AINDA ESTOU AQUI, molhado das lágrimas que Eunice/Fernanda segurou, para as crianças não verem o tamanho da tragédia. Elas estão crescidas e entendem nossos lamentos.
AINDA ESTOU AQUI, relembrando “amigos presos, sumindo assim pra nunca mais”. É preciso honrá-los, sempre. E nunca esquecer que a água, do imenso mar, ou de um simples chuveiro, alivia as feridas do corpo e da alma. E enferruja os metais de qualquer ditadura.
AINDA ESTOU AQUI, acreditando que, mesmo no quartel do terror mais cruel, um soldadinho pode ter centelha de humanidade e sussurrar: “eu não concordo”. Nem todos concordam com a barbárie!
AINDA ESTAMOS AQUI, sobreviventes do horror, para repetir Ulysses na promulgação da Constituição Cidadã de 1988: “ódio e nojo à ditadura!”. Ao arbítrio, à mentira, à censura, à tortura, à morte!
AINDA ESTAMOS AQUI, sorrindo nas fotografias para, com o registro insolente, desafiar a sisudez dos truculentos. E vivenciar o prazer e a dor cotidianas: o dentinho de leite que cai, o estimado cãozinho que se vai, a praia, o sorvete, a família feliz – ainda que acossada pelos medos.

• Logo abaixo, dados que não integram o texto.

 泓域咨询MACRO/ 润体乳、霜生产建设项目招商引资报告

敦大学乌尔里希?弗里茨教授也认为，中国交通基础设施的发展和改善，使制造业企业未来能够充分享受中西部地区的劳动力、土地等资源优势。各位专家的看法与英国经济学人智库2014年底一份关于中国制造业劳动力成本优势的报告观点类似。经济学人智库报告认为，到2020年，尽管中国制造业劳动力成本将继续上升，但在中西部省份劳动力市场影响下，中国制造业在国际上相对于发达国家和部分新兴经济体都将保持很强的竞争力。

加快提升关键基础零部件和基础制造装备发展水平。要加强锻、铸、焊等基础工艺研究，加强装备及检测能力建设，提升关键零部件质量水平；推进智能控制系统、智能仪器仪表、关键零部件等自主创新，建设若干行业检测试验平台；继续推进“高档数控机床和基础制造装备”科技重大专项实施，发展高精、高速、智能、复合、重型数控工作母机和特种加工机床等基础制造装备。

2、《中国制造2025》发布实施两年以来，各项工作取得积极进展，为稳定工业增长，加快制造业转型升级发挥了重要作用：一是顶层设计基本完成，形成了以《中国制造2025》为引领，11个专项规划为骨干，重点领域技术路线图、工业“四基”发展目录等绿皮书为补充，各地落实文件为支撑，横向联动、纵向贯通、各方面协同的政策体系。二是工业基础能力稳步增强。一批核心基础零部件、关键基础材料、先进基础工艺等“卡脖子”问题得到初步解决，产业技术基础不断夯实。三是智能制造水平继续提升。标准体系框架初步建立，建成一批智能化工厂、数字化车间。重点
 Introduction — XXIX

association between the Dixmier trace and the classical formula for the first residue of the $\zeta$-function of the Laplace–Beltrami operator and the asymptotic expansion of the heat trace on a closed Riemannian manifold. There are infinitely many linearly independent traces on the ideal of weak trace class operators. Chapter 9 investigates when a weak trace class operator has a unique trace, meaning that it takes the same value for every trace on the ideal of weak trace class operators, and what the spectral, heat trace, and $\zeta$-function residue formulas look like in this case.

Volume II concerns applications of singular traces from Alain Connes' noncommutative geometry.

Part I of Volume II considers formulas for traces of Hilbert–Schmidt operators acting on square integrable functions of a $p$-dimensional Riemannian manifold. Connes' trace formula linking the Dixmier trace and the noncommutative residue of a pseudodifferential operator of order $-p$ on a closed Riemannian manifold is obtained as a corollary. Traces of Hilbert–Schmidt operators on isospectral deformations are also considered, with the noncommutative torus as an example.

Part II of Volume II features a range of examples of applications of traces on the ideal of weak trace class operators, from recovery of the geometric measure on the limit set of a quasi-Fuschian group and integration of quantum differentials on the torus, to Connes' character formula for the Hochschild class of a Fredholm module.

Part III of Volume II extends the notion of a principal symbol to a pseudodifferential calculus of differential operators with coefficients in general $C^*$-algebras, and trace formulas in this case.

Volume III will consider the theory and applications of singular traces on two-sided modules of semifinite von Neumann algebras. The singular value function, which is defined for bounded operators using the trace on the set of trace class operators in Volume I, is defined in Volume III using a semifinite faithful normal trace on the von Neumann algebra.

AINDA ESTAMOS AQUI para, mesmo com o pensamento cansado e no silêncio do fim da sofrida jornada, emocionarmo-nos com o olhar aceso de Eunice/Fernanda quando escuta o nome do amado covardemente subtraído. Memória não morrerá!

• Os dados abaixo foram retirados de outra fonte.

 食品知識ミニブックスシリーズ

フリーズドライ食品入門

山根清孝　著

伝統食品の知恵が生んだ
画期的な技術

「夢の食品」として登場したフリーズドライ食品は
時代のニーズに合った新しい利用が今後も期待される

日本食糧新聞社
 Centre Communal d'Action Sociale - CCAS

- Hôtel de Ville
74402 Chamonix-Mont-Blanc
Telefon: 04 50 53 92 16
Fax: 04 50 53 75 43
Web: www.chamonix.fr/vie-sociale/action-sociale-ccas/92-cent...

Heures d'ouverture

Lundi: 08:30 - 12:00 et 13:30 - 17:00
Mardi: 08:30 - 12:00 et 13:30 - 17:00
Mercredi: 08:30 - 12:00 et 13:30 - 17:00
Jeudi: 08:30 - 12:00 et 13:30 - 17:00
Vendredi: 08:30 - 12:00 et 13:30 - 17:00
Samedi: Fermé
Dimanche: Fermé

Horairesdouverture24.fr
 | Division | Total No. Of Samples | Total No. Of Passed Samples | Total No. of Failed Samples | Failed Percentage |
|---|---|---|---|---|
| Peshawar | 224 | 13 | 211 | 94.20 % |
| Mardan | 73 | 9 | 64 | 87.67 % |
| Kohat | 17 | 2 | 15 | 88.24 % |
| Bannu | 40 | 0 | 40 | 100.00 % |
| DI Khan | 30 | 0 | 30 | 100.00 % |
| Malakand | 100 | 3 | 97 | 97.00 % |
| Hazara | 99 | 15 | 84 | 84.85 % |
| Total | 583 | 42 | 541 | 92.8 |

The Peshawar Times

AINDA ESTAMOS AQUI, com a História na mão, para dizer não à “anistia” dos golpistas que, saudosistas da tirania, teimam em nos jogar nas trevas, sequestrar a alegria.
ESTAMOS AQUI para celebrar Eunice e suas crias, estreitos nós. Atestado de óbito como testemunha do êxito – das cinzas à Ressurreição. E para reencontrar Rubens/Selton redivivo, ocupando, com seu corpo risonho e solidário, a casa invadida e esvaziada pelos canalhas.
Cinema é iluminação! Ela está nas telas, lotando as salas, reduzindo a pó o boicote dos fanáticos, resgatando nossa Esperança equilibrista.
Obrigado, Rubens, por seu livro que relata com primor mais esse pedaço de sua fecunda existência.
Obrigado, Walter, elenco e equipe de produção, por essa obra de arte grave, intensa, necessária e libertadora.